Information about the Macedonian community in Victoria including where they live and when they arrived, languages spoken, English language proficiency, religions and significant dates.

These profiles are of Victorian communities, using the best available data we have from the 2021 Australian Census.

The Census defines ancestry as the cultural or ethnic group you most identify with.

We acknowledge that the profiles are not definitive. There are limitations and challenges in assigning ancestry or ethnicity to a specific ‘community’, especially as defined by geographical borders.


The Macedonian community is an established community in Victoria. There have been different waves of migration of Macedonian–born people to Victoria. Many Macedonians arrived in the 1920s and 1930s and after the Greek Civil War (1944–1949) as displaced people.

The second wave of migration happened in the late 1960s and early 1970s. These Macedonians migrated to Victoria to reunite with family or to pursue economic opportunities. The migration of skilled professionals from Macedonia continued during the 1980s and 1990s.

Like most European migrant populations, the Macedonian community throughout Australia has been decreasing due to some return migration and a lack of new arrivals.

Macedonian community

The Macedonian community in Victoria is the largest in Australia. There are 49,429 people in Victoria who have Macedonian ancestry, of which 19,025 were born in Macedonia.
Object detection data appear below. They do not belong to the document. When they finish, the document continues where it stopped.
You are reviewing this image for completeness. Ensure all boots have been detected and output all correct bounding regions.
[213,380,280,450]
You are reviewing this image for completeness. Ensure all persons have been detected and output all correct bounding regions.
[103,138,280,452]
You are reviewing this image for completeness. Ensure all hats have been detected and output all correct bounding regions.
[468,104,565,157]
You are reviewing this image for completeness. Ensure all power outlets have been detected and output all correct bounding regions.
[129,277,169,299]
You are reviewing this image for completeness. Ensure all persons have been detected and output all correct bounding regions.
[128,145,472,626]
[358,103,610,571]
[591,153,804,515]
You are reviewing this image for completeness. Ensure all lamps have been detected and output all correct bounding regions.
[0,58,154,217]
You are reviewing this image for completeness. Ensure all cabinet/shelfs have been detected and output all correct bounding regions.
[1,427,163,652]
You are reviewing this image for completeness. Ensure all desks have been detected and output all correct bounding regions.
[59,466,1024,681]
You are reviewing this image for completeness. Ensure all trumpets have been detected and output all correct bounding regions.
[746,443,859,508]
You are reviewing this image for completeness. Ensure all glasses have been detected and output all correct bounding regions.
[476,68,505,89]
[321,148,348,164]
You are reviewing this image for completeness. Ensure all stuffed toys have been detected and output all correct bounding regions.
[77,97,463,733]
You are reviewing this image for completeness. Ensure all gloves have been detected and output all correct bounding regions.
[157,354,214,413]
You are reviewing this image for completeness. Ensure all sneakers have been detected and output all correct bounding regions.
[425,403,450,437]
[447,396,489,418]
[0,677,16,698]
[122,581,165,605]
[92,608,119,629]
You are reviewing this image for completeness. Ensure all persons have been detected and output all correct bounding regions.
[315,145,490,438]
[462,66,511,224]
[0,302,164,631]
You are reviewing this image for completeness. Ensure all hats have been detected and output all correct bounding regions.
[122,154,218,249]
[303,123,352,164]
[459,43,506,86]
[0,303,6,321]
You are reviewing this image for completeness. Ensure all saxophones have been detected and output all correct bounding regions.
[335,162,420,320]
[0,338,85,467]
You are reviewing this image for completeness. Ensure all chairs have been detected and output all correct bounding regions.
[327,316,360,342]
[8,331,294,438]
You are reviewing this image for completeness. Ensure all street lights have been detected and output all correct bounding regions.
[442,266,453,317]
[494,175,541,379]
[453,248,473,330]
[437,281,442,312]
The gender breakdown for the Macedonian community is:

  • male: 24,659 (49.9%)
  • female: 24,770 (50.1%).

The largest cohorts are aged over 65 years (19%) and 45-54 (14.9%). 

Insights for communication and engagement

The following are some key insights from the data when communicating and engaging with the Macedonian community:

  • The Macedonian community is well established in Victoria; with most of the population arriving from 1961–1980.
  • The community has medium levels of English language proficiency, and there are many in the community who may require in–language information, resources or in-person support.
  • Write in plain language (use plain words, short sentences, headings, lists and other design elements to make information clear).
  • Print and radio channels can be helpful for reaching many Macedonian people in Victoria.
  • For place–based activities, the northern and north–western suburbs are where most of the community lives.
  • For older Macedonians, it can be helpful to receive information from a church or a community centre.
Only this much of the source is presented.